I was initially naïve in robotics research, contributing to just a few areas such as robot kinematics, 3D scanning, and vision robotics during my master thesis research at Wayne State University. But my interest in these subjects grew and now I want to extend my knowledge in Robot dynamics by pursuing a Ph.D. My dedication, devotion, and willingness to learn new programming skills, are strong and I happily sacrificed my growing career and prospects in the industry. This would be a role model example to women in STEM, perhaps an inspirational story for women working in the industry and who want to pursue robotics research, but fear restarting their research career after substantial industry experience.
ENGAGEMENT – Describe any STEM promotion or engagement activities that you have undertaken, including both scientific and non-scientific audiences, particularly with women and girls (maximum 500 words)

A. Few glimpses of my scientific research projects in control systems and robotics. 

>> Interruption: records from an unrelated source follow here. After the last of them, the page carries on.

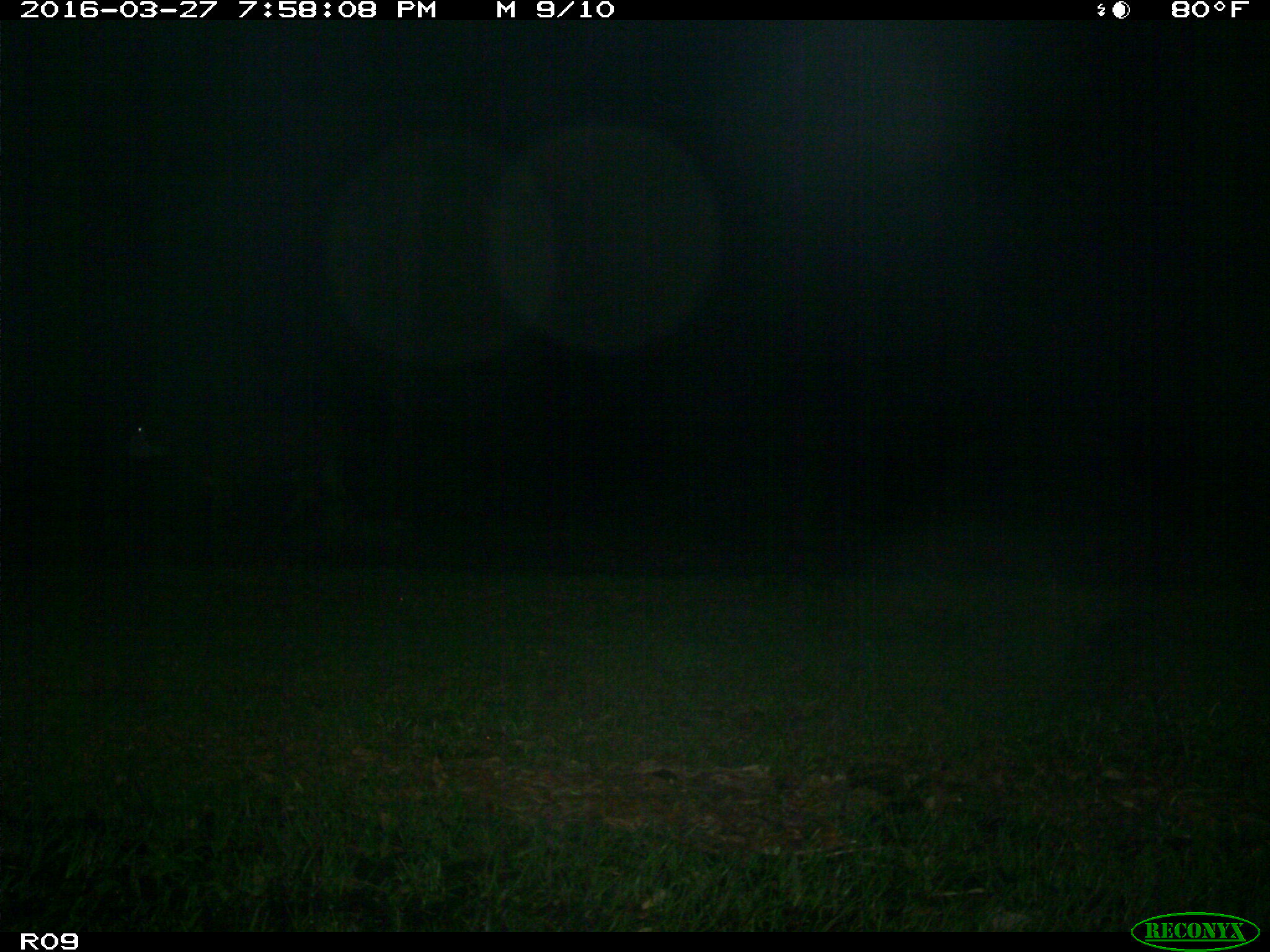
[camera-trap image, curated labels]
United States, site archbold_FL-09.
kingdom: Animalia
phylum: Chordata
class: Mammalia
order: Artiodactyla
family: Bovidae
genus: Bos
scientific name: Bos taurus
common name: domestic cow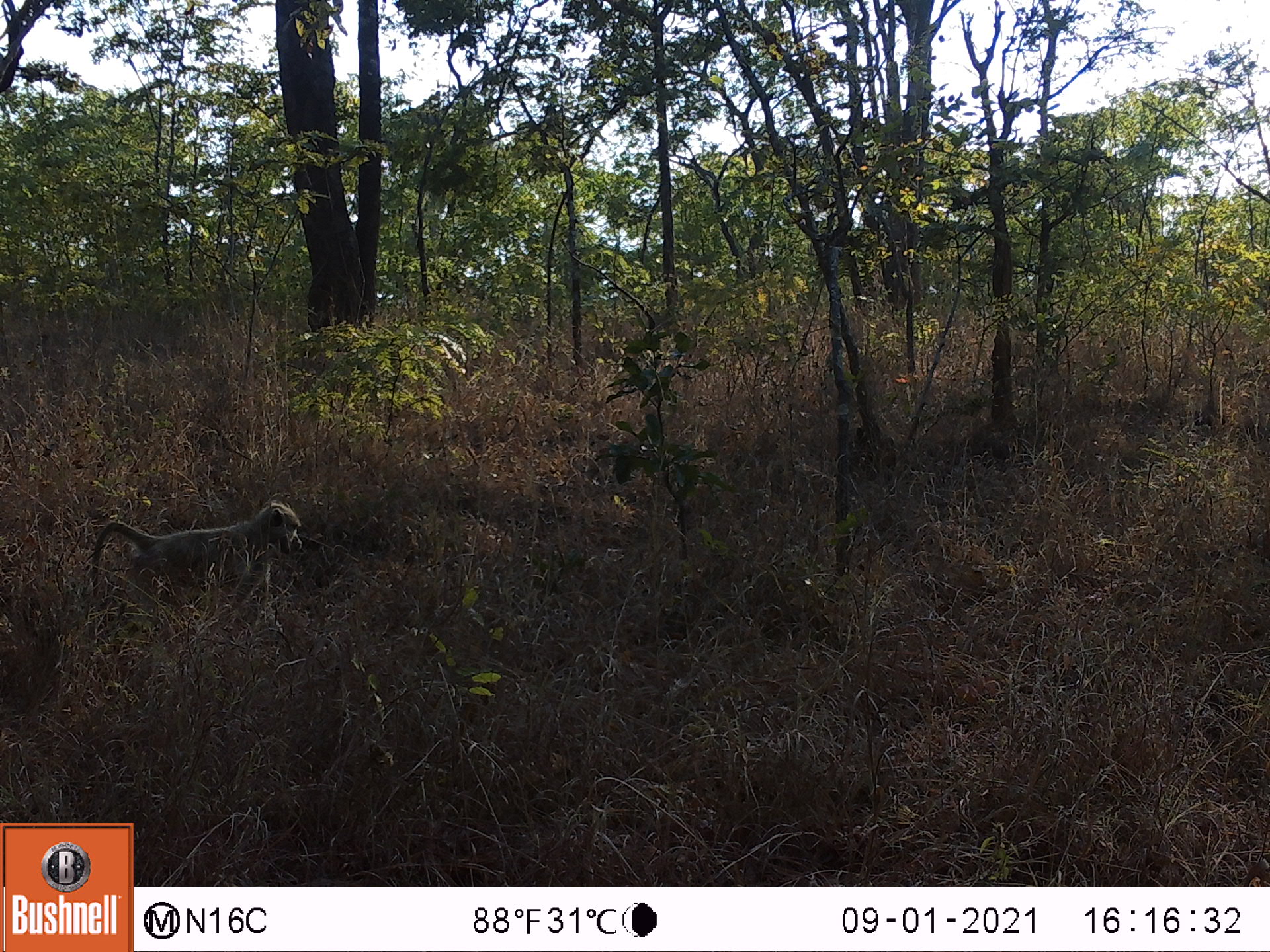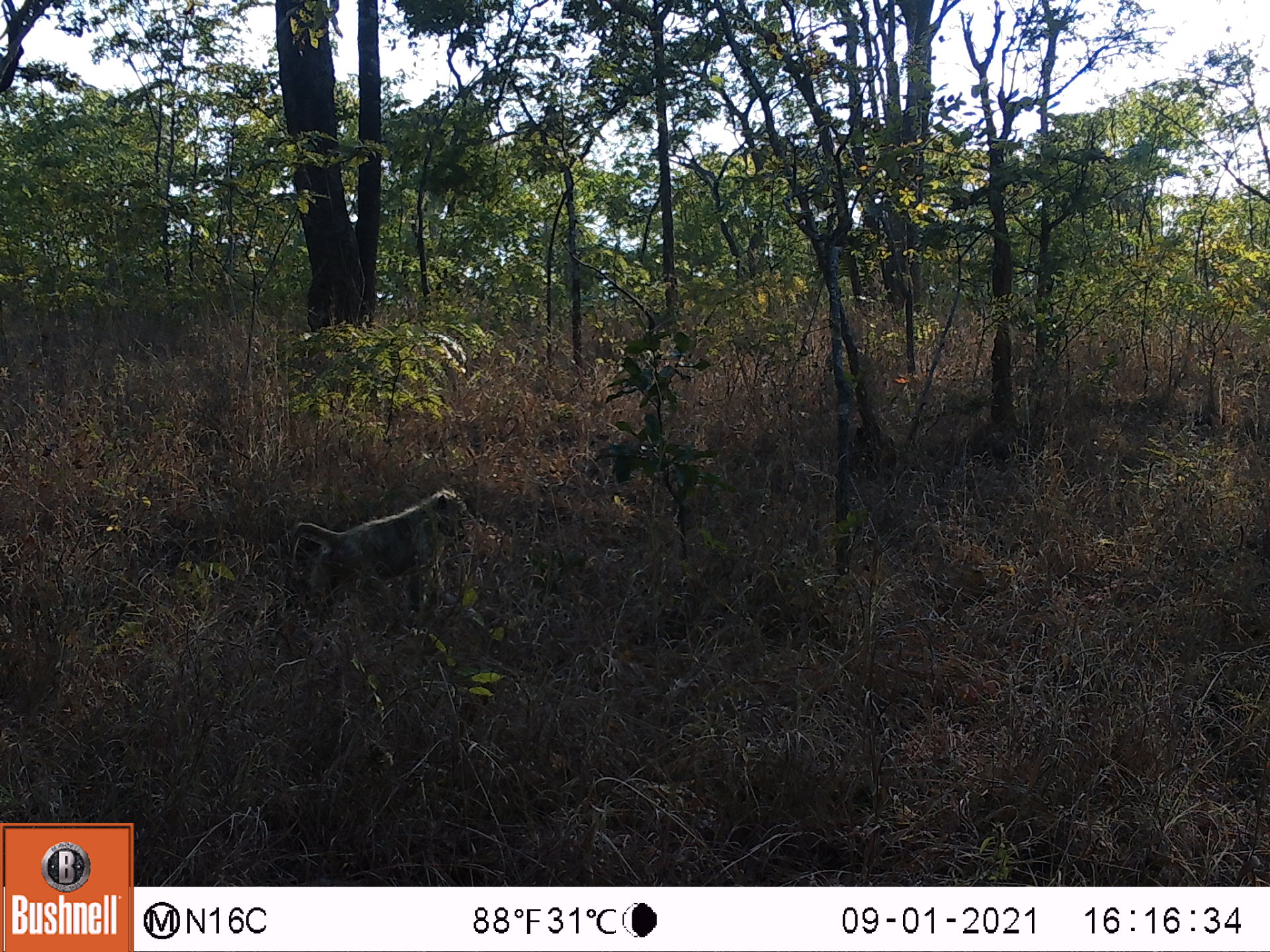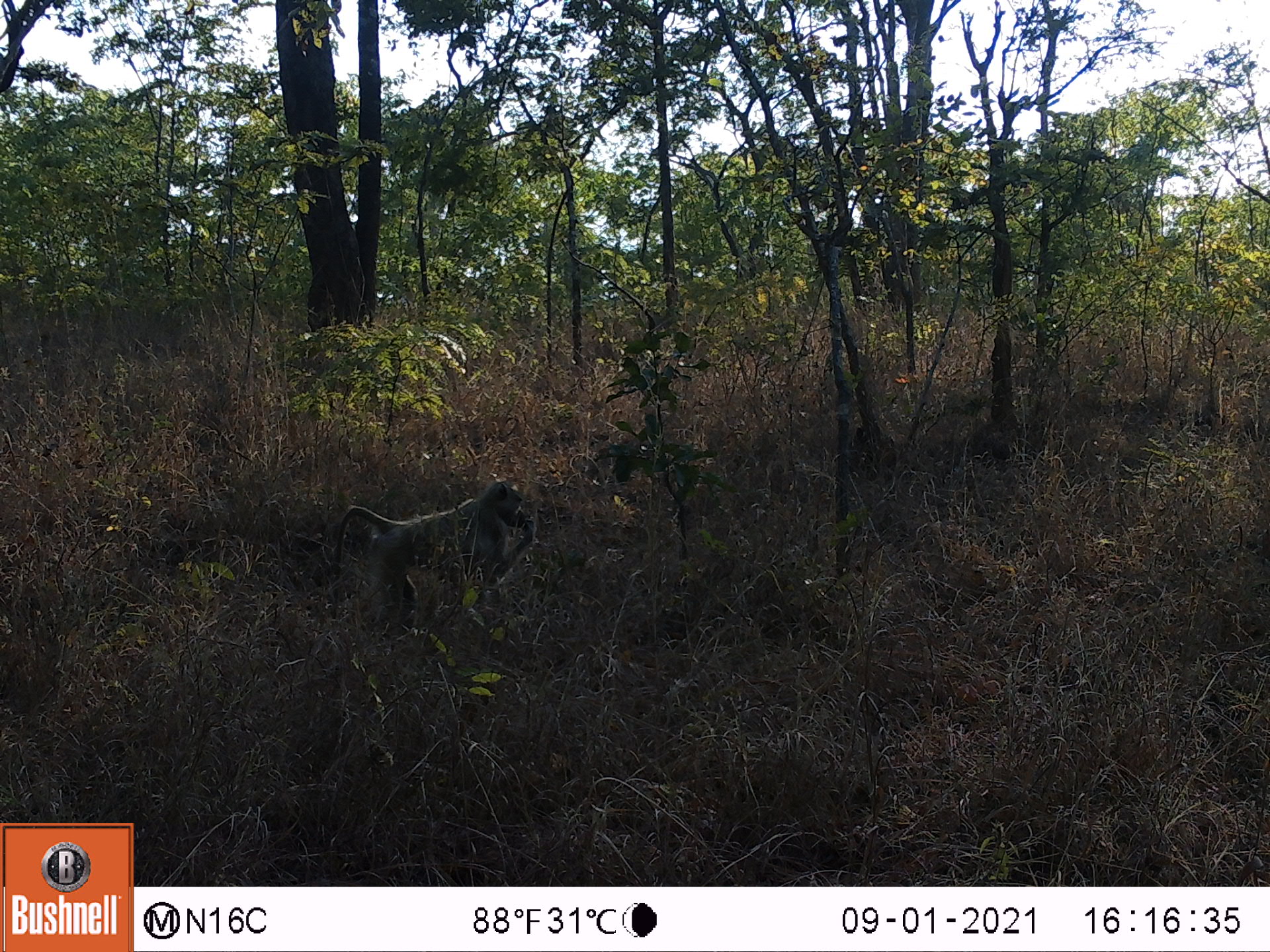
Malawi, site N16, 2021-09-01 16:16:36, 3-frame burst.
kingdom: Animalia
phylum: Chordata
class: Mammalia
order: Primates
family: Cercopithecidae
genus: Papio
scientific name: Papio cynocephalus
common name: yellow baboon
Yellow baboon (Papio cynocephalus), count 1.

(i) Instrumentation and Control systems project: Developed measurement and control systems for biomedical applications during my final year, with the project title "Continuous Renal Replacement Therapy (CRRT) Control through Effluent Weight Measurement Feedback." Sponsored by King Edward Memorial hospital in Pune, India. My project contribution was to develop algorithms to measure and display the weights of effluents removed from the patient's body during the dialysis process and control algorithm for peristaltic pump motors to control the saline rate given to a patient by maintaining the effluent-saline ratio as required in the CRRT process. Developed skills in control systems, microcontrollers, C++, and computer graphics would be useful in my future research.  

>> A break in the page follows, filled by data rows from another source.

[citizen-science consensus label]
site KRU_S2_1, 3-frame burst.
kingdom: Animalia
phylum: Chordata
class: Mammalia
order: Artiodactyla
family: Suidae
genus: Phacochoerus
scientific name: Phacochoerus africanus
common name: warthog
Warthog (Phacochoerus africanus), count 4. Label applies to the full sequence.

(ii)Robot Kinematics: The research work 'Kinematics Modelling of an Automated Laser Line Scanning Systems' is my master thesis and journal publication topic. My research contained both computational modelling and experimental components. In this research, I integrated a 6DoF robot arm end-effector and laser line scanner to develop a testbed for experimenting with point cloud-based manufacturing quality monitoring methods. I demonstrated skills in MATLAB, vision robotics, and scholarly writing and these would lay the foundation for my future research.